(Part of a data file)
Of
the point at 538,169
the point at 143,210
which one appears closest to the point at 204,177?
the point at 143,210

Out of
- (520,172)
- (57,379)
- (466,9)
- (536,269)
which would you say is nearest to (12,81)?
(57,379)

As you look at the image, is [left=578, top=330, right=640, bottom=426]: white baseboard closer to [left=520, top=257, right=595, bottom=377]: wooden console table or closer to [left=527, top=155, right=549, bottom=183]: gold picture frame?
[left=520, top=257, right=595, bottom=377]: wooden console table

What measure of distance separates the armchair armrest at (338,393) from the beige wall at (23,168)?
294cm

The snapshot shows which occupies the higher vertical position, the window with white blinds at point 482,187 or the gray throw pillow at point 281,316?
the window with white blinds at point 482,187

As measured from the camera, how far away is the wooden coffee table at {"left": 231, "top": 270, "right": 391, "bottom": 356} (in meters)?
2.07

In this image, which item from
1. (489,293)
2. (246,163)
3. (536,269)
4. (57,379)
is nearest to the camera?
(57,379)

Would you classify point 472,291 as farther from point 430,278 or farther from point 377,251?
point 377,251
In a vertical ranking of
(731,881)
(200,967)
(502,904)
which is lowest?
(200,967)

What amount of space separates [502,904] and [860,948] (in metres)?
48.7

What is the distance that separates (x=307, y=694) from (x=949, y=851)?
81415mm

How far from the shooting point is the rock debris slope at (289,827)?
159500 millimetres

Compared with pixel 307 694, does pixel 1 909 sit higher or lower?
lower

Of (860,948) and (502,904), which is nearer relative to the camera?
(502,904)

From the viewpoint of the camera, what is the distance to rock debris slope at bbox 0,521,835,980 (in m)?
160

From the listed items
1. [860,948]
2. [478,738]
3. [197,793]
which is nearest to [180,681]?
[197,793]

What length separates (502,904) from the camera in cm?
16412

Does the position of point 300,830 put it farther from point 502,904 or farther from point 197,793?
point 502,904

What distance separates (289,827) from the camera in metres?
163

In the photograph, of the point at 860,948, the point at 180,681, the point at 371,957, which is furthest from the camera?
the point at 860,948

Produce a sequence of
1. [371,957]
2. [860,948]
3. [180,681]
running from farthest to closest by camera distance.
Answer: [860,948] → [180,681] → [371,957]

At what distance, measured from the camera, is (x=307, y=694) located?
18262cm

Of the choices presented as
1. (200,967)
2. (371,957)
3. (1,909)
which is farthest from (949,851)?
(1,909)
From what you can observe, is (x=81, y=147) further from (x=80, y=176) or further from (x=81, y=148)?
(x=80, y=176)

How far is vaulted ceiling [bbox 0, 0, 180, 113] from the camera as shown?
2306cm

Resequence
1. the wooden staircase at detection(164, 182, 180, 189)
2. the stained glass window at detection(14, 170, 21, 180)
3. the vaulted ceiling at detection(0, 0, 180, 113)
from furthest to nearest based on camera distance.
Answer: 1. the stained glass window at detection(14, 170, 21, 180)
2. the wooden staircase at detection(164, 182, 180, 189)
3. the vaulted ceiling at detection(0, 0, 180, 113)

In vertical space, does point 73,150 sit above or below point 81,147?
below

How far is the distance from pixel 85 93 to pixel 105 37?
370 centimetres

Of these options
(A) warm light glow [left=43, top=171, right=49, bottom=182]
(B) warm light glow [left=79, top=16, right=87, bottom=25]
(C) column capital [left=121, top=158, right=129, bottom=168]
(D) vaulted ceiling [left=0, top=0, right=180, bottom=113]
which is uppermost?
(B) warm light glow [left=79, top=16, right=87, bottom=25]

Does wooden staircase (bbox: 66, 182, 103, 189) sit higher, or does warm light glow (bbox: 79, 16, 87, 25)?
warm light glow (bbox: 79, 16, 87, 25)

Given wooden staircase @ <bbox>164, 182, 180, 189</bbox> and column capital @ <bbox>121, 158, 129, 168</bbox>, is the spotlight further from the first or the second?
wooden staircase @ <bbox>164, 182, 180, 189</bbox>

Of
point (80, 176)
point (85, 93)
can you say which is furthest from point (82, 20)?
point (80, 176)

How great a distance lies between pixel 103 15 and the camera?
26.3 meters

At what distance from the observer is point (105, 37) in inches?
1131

▶ _TASK STATEMENT_: Write these lines out again, changing "rock debris slope" to "gravel slope" and leaving everything else as it is.

▶ _SOLUTION TO THE EXERCISE_:
Of
the point at 538,169
the point at 143,210
which one appears closest to the point at 204,177?
the point at 143,210

Out of
- (520,172)
- (57,379)
- (466,9)
- (536,269)
which would you say is nearest to (12,81)?
(57,379)

As you look at the image, is [left=578, top=330, right=640, bottom=426]: white baseboard closer to [left=520, top=257, right=595, bottom=377]: wooden console table or closer to [left=527, top=155, right=549, bottom=183]: gold picture frame?
[left=520, top=257, right=595, bottom=377]: wooden console table

What measure of distance separates the armchair armrest at (338,393) from the beige wall at (23,168)?
294cm

The snapshot shows which occupies the higher vertical position, the window with white blinds at point 482,187 or the gray throw pillow at point 281,316?
the window with white blinds at point 482,187

As measured from the camera, how far away is the wooden coffee table at {"left": 231, "top": 270, "right": 391, "bottom": 356} (in meters)?
2.07

In this image, which item from
1. (489,293)
2. (246,163)
3. (536,269)
4. (57,379)
is nearest to the camera?
(57,379)

Would you classify point 472,291 as farther from point 430,278 or farther from point 377,251?
point 377,251
In a vertical ranking of
(731,881)
(200,967)
(502,904)
which is lowest?
(200,967)

What amount of space separates [502,904] and [860,948] (in metres)?
48.7

What is the distance that separates (x=307, y=694) from (x=949, y=851)?
81415mm

How far from the shooting point is the gravel slope at (289,827)?
159500 millimetres

Compared with pixel 307 694, does pixel 1 909 sit higher or lower?
lower

Of (860,948) and (502,904), which is nearer relative to the camera?
(502,904)

From the viewpoint of the camera, what is the distance to gravel slope at bbox 0,521,835,980 (in m)?
160

From the listed items
1. [860,948]
2. [478,738]
3. [197,793]
which is nearest to [180,681]?
[197,793]

What length separates (502,904) from the camera in cm?
16412

Does the position of point 300,830 put it farther from point 502,904 or farther from point 197,793?
point 502,904

What distance separates (289,827) from the camera in metres?
163

In the photograph, of the point at 860,948, the point at 180,681, the point at 371,957, which is furthest from the camera?
the point at 860,948

Produce a sequence of
1. [371,957]
2. [860,948]
3. [180,681]
running from farthest to closest by camera distance.
Answer: [860,948] → [180,681] → [371,957]

At what distance, measured from the camera, is (x=307, y=694) located?
18262cm

Of the choices presented as
1. (200,967)
2. (371,957)
3. (1,909)
which is farthest from (949,851)?
(1,909)
From what you can observe, is (x=81, y=147) further from (x=80, y=176) or further from (x=81, y=148)?
(x=80, y=176)

How far is vaulted ceiling [bbox 0, 0, 180, 113] from the camera as shown?
2306cm

Resequence
1. the wooden staircase at detection(164, 182, 180, 189)
2. the stained glass window at detection(14, 170, 21, 180)
3. the vaulted ceiling at detection(0, 0, 180, 113)
from furthest to nearest based on camera distance.
Answer: 1. the stained glass window at detection(14, 170, 21, 180)
2. the wooden staircase at detection(164, 182, 180, 189)
3. the vaulted ceiling at detection(0, 0, 180, 113)

In vertical space, does point 73,150 sit above or below point 81,147?
below

How far is the distance from pixel 85 93 to pixel 105 37?
370 centimetres

Of these options
(A) warm light glow [left=43, top=171, right=49, bottom=182]
(B) warm light glow [left=79, top=16, right=87, bottom=25]
(C) column capital [left=121, top=158, right=129, bottom=168]
(D) vaulted ceiling [left=0, top=0, right=180, bottom=113]
which is uppermost?
(B) warm light glow [left=79, top=16, right=87, bottom=25]

Does wooden staircase (bbox: 66, 182, 103, 189) sit higher, or does warm light glow (bbox: 79, 16, 87, 25)?
warm light glow (bbox: 79, 16, 87, 25)

Given wooden staircase @ <bbox>164, 182, 180, 189</bbox> and column capital @ <bbox>121, 158, 129, 168</bbox>, is the spotlight further from the first or the second?
wooden staircase @ <bbox>164, 182, 180, 189</bbox>

Of
point (80, 176)
point (85, 93)
can you say which is furthest from point (82, 20)?
point (80, 176)

How great a distance lies between pixel 103 15 and the camera?
26.3 meters

At what distance from the observer is point (105, 37) in inches?
1131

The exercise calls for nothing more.